* start Data extract *

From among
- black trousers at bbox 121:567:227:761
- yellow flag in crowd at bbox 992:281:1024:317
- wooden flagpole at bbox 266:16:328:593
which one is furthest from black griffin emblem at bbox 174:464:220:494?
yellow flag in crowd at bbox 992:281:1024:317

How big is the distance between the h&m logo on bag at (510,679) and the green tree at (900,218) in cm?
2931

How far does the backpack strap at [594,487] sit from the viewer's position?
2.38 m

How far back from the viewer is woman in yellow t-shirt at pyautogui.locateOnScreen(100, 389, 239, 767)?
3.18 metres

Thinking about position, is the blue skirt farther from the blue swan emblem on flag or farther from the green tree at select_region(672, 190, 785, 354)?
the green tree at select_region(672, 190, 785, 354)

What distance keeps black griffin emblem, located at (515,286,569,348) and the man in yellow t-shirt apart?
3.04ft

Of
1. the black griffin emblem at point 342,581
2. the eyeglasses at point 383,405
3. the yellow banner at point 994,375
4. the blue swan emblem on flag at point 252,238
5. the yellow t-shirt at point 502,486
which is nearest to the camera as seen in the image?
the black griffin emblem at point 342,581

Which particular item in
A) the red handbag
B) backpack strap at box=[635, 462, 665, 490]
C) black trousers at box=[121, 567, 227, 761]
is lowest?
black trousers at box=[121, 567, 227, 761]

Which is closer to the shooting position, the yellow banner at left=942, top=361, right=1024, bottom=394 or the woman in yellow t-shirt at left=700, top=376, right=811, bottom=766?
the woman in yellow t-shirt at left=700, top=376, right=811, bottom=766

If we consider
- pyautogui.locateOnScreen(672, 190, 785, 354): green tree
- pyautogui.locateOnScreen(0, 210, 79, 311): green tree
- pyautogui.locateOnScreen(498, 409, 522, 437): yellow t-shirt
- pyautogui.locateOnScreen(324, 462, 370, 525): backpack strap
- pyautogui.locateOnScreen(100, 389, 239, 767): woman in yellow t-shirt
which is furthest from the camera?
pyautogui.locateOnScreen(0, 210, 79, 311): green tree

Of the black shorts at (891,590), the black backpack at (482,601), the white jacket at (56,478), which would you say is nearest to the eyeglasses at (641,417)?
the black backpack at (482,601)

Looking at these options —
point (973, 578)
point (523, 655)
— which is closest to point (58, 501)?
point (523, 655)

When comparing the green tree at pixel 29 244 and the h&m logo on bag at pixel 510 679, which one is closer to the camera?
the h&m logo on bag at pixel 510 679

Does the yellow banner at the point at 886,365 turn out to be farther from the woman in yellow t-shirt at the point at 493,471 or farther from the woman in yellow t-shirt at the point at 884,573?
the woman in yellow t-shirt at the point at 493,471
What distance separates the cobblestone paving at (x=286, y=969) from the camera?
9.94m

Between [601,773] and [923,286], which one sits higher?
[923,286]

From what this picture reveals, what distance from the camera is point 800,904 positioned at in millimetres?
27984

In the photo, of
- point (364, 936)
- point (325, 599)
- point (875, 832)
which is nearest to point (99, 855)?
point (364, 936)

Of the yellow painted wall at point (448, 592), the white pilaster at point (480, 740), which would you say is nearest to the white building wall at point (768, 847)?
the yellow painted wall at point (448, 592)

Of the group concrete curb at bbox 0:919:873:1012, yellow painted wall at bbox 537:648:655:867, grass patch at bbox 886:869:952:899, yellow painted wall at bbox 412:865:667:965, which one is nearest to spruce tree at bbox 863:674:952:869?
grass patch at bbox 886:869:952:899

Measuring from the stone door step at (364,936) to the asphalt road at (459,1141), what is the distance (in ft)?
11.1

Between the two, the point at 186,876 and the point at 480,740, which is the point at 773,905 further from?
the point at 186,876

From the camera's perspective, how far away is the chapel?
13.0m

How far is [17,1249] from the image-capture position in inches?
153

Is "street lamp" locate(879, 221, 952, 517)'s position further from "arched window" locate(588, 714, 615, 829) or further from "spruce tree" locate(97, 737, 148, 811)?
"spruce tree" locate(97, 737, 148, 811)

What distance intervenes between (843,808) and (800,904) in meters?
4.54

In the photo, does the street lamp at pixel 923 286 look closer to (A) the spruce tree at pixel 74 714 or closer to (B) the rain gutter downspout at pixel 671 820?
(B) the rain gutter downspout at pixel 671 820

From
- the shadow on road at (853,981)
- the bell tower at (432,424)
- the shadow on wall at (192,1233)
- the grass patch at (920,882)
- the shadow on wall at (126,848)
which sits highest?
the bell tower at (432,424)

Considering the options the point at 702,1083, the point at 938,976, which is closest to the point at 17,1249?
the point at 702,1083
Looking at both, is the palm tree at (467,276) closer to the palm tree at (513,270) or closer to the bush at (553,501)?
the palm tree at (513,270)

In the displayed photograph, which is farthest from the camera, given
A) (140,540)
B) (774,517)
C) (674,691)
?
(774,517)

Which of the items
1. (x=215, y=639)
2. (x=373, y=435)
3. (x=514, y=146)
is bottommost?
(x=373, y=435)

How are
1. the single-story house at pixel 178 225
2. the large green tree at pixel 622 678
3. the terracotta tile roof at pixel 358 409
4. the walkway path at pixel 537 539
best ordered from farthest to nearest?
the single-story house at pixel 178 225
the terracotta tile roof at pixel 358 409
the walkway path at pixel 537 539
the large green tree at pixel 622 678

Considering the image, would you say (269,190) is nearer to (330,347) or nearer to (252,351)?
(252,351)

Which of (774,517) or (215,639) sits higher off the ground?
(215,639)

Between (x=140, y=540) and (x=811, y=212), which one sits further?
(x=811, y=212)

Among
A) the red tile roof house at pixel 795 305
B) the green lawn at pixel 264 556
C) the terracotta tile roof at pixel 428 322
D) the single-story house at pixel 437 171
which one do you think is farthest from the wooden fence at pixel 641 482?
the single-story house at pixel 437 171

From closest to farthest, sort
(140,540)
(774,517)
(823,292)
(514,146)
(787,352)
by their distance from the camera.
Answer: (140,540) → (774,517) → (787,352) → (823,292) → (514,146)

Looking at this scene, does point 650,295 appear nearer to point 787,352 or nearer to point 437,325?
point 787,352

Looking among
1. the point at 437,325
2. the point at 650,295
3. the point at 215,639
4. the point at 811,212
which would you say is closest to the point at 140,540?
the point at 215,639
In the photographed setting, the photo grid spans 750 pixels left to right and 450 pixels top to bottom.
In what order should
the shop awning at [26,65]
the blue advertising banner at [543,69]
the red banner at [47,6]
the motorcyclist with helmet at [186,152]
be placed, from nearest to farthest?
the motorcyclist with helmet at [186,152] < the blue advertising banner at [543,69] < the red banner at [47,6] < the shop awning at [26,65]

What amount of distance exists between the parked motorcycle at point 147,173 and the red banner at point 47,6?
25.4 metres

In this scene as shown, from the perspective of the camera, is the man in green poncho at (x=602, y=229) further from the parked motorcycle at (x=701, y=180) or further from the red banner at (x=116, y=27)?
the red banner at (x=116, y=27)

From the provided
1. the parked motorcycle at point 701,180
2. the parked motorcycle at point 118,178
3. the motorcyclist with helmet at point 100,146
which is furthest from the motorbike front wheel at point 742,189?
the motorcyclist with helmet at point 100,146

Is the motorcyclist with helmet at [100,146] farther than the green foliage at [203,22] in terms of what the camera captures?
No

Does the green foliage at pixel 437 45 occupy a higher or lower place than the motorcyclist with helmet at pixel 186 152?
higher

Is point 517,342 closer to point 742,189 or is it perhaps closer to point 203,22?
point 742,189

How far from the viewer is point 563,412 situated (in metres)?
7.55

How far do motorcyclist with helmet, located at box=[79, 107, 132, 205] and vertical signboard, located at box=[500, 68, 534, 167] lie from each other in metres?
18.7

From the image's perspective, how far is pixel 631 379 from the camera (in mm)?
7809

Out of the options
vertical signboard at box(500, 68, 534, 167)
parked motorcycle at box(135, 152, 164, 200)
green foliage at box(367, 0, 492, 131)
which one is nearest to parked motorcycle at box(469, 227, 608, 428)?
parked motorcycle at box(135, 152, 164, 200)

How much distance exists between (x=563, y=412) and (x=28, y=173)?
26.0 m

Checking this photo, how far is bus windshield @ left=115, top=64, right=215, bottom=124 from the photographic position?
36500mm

* end Data extract *

Requirements >>
Rewrite everything from the line containing "Out of the options" down to the final line, substituting "leafy vegetation" for "green foliage" and leaving all other text unchanged.

Exercise answer >>
Out of the options
vertical signboard at box(500, 68, 534, 167)
parked motorcycle at box(135, 152, 164, 200)
leafy vegetation at box(367, 0, 492, 131)
which one is nearest to parked motorcycle at box(469, 227, 608, 428)?
parked motorcycle at box(135, 152, 164, 200)

How much distance exists between (x=563, y=412) and (x=28, y=173)?
26.0 m

Checking this photo, how far is bus windshield @ left=115, top=64, right=215, bottom=124 from the photographic position?
36500mm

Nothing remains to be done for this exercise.